On peut avoir accompagné la compagnie In Vitro depuis ses débuts, et traversé les trois volets du triptyque « Des années 70 à nos jours », composé d’un Lagarce (Derniers remords avant l’oubli), d’un Brecht (La Noce) et d’un premier travail de création collective (Nous sommes seuls maintenant). On retrouve alors avec une attente non déçue cette troupe au sens plein du terme, ce collectif qui sous la direction de Julie Deliquet travaille à créer sa propre forme depuis 2009.
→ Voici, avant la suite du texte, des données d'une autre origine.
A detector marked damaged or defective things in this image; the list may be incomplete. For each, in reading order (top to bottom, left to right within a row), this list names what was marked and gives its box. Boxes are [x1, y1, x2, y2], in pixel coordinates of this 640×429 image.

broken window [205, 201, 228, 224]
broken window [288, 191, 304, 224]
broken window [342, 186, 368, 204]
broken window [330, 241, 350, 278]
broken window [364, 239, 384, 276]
Ou bien l’on peut entrer par la porte du fond, comme ce fut mon cas, et découvrir cette talentueuse équipe avec leur nouveau spectacle : on pénètre alors par le « et » qui relie deux prénoms, en se faufilant le long d’une parenthèse faussement beckettienne. Catherine et Christian (fin de partie) se présente comme un appendice conclusif au triptyque, où quelque chose vient s’achever d’un parcours d’invention pour l’ensemble des acteurs d’In Vitro. Et pourtant, en ressortant de la salle Mehmet-Ulusoy du théâtre Gérard-Philipe, on a l’étrange impression de quitter une réunion de famille qui se poursuivra en coulisse et a commencé bien avant notre arrivée. On a le sentiment d’être entré dans des vies de fils et de filles, de frères et de sœurs, de beaux-frères et de brus, d’avoir assisté avec curiosité à leurs conflits et à leurs tendresses, qui n’ont pas besoin de notre voyeurisme pour exister.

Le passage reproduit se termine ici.